Dimana saja letak rumah diatas bukit selalu terlihat dengan keindahan, ada sunset diwaktu sore dan sunrise waktu pagi. Saya menyukai dua keindahan dengan makna yang berbedah, sehingga apapun cahaya senja atau objek lain, saya selalu punya pilihan warna yang berbedah dari konvensional, ini tidak salahkan didunia demokrasi? Saya bukan seorang pria yang merusak keindahan atau tidak memahami estetika tapi saya lebih menyukai filsafat estetika sebagai proses penyerapan indrawi sebagai pengetahuan manusia.

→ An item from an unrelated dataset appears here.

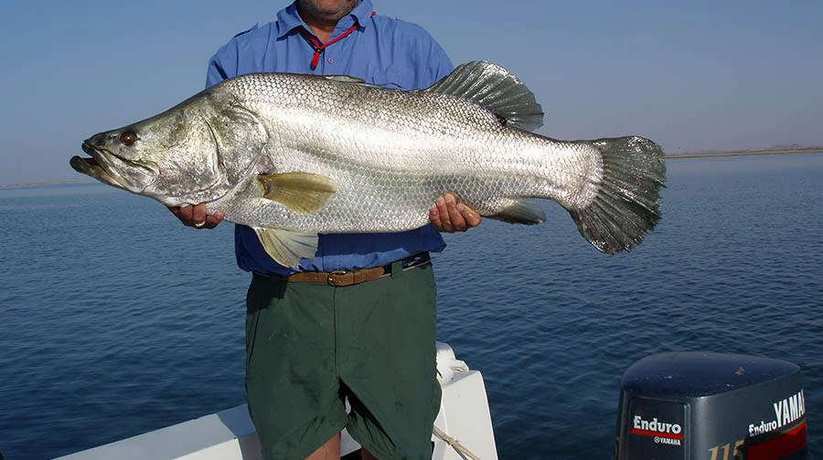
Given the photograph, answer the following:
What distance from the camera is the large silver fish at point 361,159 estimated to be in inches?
147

Kata pakar estetika bernama Gerome Stolnitz,” Estetika dilukiskan sebagai penelaahan filsafati tentang keindahan dan kejelekan. Keindahan mempunyai nilai estetis yang bersifat positif, sedangkan kejelekan mempunyai nilai estetis yang bersifat negatif. Hal yang jelek bukan berarti tidak adanya unsur keindahan.”
Kaki gemuk saya diatas bukit kecil, bukit yang memiliki beberapa benjolan batu seperti hewan kura-kura monster berjalan dalam film_tampak kejauhan bukit yang lebih tinggi. Bukit kecil diantara danau Sentani dan bibir laut orang Nafri, ini memberikan hidup dengan tanah yang subur walaupun yang terlihat permukaan adalah berbatu. Papua punya banyak keajaiban. Bukit batu dengan tumbuhan pohon hijau, burung-burung bermain di langit, diatas bukit, seperti manusia ketika sore, olahraga, pergi mencari makan dan pulang kembali ke rumah.

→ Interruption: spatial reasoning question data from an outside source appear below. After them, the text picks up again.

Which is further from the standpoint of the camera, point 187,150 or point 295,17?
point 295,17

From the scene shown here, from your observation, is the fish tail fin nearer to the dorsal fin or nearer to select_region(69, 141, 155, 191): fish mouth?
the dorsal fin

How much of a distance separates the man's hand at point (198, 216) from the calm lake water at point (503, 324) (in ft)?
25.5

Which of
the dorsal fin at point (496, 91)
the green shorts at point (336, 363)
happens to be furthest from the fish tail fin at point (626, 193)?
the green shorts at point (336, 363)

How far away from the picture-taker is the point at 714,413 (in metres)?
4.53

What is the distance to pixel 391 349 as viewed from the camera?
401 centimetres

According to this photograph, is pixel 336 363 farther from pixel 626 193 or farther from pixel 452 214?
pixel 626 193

Burung-burung hitam kecil seperti kelelawar masih berterbang liar diatas kepala bukit dan kepala saya, mereka terbang berkelai dengan angin, miring dihempas angin diatas udara. Mereka hidup seperti orang Indian Mexico, Aborigin Tasmania, Awa dan suku Mascho sebelum puna; bahagia dialam mereka sebelum kebudayaan baru tiba dialam hidup mereka. Mereka terbang balap tanpa diganggu manusia pemburu dan bunyi mesin, hidup dalam hutan hijau dengan makanan alam diantara bumi yang menghijau dengan tumbuhan. Mereka bebas menikmati bumi tanpa dihukum alam dan dikejar pemangsa, atau makluk yang lebih kuat.

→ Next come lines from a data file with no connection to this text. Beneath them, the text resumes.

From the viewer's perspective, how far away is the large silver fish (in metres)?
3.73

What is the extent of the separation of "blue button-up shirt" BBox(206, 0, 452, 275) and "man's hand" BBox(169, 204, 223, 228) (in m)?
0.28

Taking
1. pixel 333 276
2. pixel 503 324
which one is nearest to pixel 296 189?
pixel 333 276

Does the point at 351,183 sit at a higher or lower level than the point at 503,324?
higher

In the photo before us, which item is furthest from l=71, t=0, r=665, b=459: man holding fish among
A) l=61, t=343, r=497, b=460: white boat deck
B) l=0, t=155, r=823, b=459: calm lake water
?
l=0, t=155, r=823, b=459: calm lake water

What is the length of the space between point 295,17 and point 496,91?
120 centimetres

Dibawah sana. Kota. Banyak sumber bunyi dari banyak arah, terdegar gemuru hingga diatas bukit, seperti bunyi pabrik tambang tembaga, sawit dan truk kayu dari hutam keluar. Menikmati kesunyian kota dari kejauhan, rumah-rumah seperti tampak kuburan. Dari jauh apapaun indah, merasakan sepih dalam jiwa, anggin menabrak daun singkong, pepaya, ubi dan sayur gedi. Kebun milik warga Papua untuk hidup sehari-hari. Diatas sini nikmat. Seperti Levison Wood, seorang penjelajah tanah Arabia asal Inggris menulis tentang kenikmatan waktu malam yang sepih di tanah orang Bedu di gurun Wadi Rum Yordania Timur Tengah.
“Aku merasah seolah-olah ini adalah segala tentang Arabia yang sesungguhnya. Ini adalah kehidupan sesungguhnya dari pengembara Bedu dan oleh karenanya, umat manusia itu sendiri. Ini adalah keadaan alami hidup bagi manusia. Dengan perut dengan penuh makanan dan sebuah lagu di udara, apalagi yang dapat seorang minta? Tak ada pilihan lain disini kecuali hidup dalam harmoni sempurna dengan lingkungan sekitar. Tak ada perlawanan, kecuali melawan diri sendiri, dan percaya pada kemurahan hari alam,”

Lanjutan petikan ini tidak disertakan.